In the course of conducting statistical research, there are times when you can come across some computational-statistical behavior that can only be described as weird. While working on some of my dissertation research to develop a new application for an extension of the Dirichlet Process, I came across one of these oddities. Since this is a subject on which I (and hopefully others) could benefit from more perspective, I thought I'd write up a quick blog post or three detailing the path my research took, the weird behavior I observed along the way and the paper trail I worked through to try to reach some level of resolution in the matter. While I'd like to make this as accessible as possible to any interested readers, I'm not going to be able to get away from the fact that this stuff is pretty heavy on the math. My hope is that a master's level (Bio)Statistics student who had recently completed their theory courses could, with some effort, understand everything that is going on here. If you're already familiar with the Dirichlet Process then I suggest you skip to the Computational Complications sections below and start reading from there.

Since the peculiarity in question arises in the context of working with the Dirichlet Process, I'll begin with some brief background on the subject.

A Quick Dip into the Dirichlet Process

The Dirichlet Process(DP) is a distribution over probability measures.
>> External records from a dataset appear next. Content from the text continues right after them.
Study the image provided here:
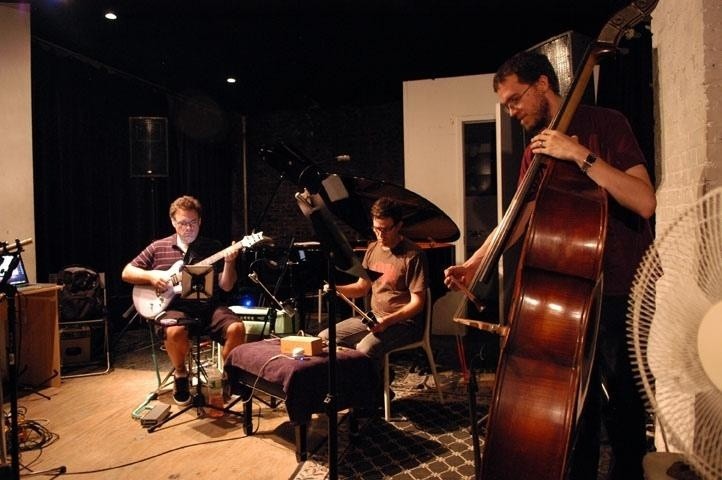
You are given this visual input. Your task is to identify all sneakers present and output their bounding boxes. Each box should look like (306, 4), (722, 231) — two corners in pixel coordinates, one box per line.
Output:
(172, 372), (191, 405)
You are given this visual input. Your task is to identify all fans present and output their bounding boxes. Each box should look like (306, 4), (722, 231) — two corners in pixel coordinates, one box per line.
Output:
(624, 184), (721, 480)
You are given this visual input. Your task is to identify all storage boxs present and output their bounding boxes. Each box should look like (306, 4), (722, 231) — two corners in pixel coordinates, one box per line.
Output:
(229, 305), (299, 338)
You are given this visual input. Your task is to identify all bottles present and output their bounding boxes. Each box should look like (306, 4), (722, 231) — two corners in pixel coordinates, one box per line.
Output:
(207, 377), (224, 417)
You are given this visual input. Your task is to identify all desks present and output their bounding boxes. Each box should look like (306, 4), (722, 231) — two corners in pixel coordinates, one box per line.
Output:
(1, 283), (66, 412)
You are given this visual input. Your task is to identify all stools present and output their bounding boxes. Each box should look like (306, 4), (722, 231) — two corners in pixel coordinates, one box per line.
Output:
(232, 336), (373, 462)
(151, 334), (213, 400)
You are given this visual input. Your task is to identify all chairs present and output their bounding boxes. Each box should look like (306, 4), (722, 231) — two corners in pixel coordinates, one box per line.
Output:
(353, 287), (445, 421)
(48, 268), (110, 378)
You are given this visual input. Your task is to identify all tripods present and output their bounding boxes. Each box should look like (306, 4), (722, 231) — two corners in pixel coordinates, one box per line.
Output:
(147, 266), (241, 433)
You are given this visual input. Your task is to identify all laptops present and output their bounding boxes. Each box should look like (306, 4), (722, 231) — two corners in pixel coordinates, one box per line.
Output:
(0, 252), (40, 292)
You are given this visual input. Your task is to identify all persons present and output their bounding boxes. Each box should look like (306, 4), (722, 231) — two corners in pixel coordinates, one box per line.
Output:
(318, 197), (428, 421)
(121, 196), (246, 407)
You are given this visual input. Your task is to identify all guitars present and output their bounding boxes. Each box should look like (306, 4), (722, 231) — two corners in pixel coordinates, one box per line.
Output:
(131, 230), (266, 319)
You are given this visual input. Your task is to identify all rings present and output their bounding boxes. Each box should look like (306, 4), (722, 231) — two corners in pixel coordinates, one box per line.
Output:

That is, similar to how a binomial distribution is defined by assigning probabilities to two discrete numbers, typically 0 and 1, the DP is defined by assigning probabilities to other probabilities associated with numbers. So while "observations" or "random draws" from most distributions are numbers, a random draw from a DP is a distribution itself. It's a little bit meta, but very useful in certain settings.
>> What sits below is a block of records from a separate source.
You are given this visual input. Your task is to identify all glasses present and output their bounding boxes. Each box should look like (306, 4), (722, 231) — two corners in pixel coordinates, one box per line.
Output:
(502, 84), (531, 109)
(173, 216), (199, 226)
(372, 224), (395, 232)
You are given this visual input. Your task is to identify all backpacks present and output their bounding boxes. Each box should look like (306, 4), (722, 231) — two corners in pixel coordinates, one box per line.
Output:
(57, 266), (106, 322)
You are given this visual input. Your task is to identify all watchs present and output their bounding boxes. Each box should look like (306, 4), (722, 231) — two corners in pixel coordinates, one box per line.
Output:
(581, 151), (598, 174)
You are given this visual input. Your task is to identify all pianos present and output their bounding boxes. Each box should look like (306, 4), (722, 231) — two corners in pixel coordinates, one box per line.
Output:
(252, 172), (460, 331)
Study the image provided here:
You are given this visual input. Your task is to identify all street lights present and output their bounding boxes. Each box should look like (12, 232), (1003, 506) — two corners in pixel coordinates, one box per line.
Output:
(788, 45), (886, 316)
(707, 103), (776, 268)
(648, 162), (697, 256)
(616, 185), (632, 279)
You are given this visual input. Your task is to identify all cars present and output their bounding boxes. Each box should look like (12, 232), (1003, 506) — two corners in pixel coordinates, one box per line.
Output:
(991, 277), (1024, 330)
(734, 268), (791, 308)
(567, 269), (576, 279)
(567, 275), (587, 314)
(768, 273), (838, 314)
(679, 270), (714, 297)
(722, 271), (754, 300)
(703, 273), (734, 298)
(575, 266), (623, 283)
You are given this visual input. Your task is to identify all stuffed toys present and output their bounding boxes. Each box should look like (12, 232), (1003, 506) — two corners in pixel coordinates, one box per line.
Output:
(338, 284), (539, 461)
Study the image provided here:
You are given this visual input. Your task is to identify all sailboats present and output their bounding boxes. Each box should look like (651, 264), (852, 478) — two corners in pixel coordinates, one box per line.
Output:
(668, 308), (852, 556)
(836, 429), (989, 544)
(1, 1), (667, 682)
The aforementioned numbers that the DP draws are defined on, come from the "base measure", $G_0$, one of the two parameters that define the DP. The other parameter is a positive real scalar $\alpha >0$. Conceptually, the base measure serves as the mean of the DP, the distribution around which the process is centered, and $\alpha$ represents how close or "concentrated" the draws from the DP will be from the base measure. That's right, $\alpha$ is the titular concentration parameter, the primary source of intrigue in this mystery.
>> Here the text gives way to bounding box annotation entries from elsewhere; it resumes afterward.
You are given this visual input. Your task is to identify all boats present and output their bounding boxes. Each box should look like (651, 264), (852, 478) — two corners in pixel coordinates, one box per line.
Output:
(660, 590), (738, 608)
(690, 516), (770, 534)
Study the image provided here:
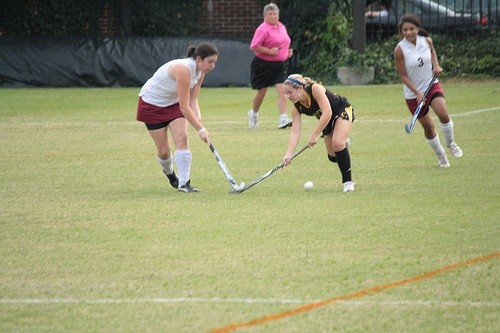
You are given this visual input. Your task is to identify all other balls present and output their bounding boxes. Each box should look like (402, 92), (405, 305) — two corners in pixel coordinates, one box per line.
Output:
(303, 181), (314, 191)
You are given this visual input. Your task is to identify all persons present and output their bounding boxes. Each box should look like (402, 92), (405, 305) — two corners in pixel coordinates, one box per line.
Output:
(364, 0), (389, 17)
(393, 14), (462, 168)
(137, 43), (219, 191)
(247, 3), (293, 129)
(282, 73), (354, 193)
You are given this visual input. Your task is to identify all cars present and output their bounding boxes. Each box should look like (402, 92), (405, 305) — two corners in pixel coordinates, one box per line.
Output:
(347, 0), (489, 45)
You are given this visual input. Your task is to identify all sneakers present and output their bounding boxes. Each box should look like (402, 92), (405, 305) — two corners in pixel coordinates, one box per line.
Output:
(436, 149), (450, 168)
(344, 137), (351, 151)
(278, 118), (293, 130)
(447, 140), (463, 159)
(162, 168), (180, 188)
(248, 111), (260, 128)
(178, 180), (200, 193)
(343, 180), (355, 193)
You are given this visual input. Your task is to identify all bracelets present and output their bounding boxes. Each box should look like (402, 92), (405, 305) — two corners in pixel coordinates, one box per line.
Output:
(198, 128), (206, 134)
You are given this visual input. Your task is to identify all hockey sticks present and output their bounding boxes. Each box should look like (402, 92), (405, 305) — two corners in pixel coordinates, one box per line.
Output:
(205, 138), (246, 191)
(227, 142), (322, 195)
(405, 72), (437, 134)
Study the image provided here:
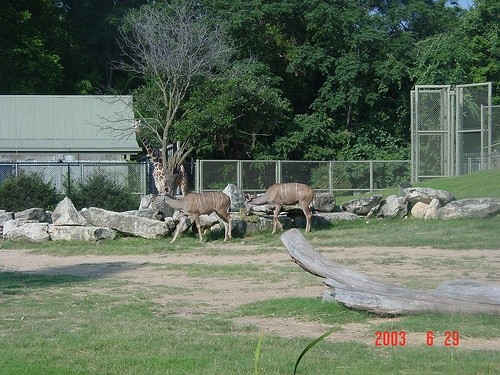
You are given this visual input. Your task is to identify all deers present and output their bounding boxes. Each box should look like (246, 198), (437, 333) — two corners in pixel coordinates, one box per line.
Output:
(152, 186), (235, 245)
(244, 182), (317, 235)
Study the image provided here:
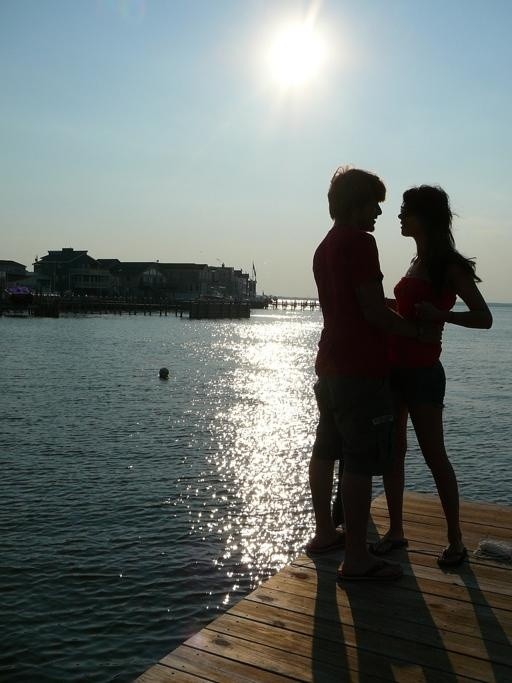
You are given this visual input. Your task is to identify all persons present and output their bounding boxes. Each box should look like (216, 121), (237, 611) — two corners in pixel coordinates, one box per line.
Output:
(304, 160), (443, 589)
(367, 182), (496, 573)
This process was first formally written about in a 1973 article by Thomas Ferguson titled "A Bayesian Analysis of Some Nonparametric Problems". In this paper, Ferguson laid out the groundwork for the DP and many of its properties including the tie-in to it's name:

a stochastic process $P$ ... is said to be a Dirichlet process ... with parameter $G_0$ if ... $(P(A_1),...,P(A_k))$ has a Dirichlet distribution with parameter ($\alpha G_0(A_1),...,\alpha G_0(A_k)))$ 1

In the above $A_1,...,A_k$ can just be thought of as numbers. So what the above line says is that the probability of those numbers is distributed according to the Dirichlet distribution whose parameters are determined by the base measure.

There's been lots of development on the DP since the 70's. One particularly important development was popularized in a 2001 paper, where Ishwaran and James showed that realizations, $G$, of the DP could be computationally approximated as a finite sum over some indicator functions, $\delta_{\theta}(\cdot)$ and weights, $\pi_l \in (0,1)$

\[ G = \sum^K \pi_l \delta_{\theta}(\cdot) \quad K \in \mathbb{N} \]

If you'd like try visualizing this and other manifestations of the DP you can check out this interactive app, which has a lot of great tools for looking at the DP.

After all this theory you may find yourself asking, "Ok... What is this fancy distribution on distributions even good for?". It's a worthwhile question that we'll look at next.

Common Clustering Example

Suppose you're interested in clustering some news articles by how how many words are in them. If you looked at a histogram of the word count you might see something like this.

Some articles don't have that many words, others have a moderate amount of words and others have a lot of words. One way you could cluster this is by fitting a mixture model with three components:

\[ f(y) = \sum^{3} w_l \text{Poisson}(y|\lambda_l), \]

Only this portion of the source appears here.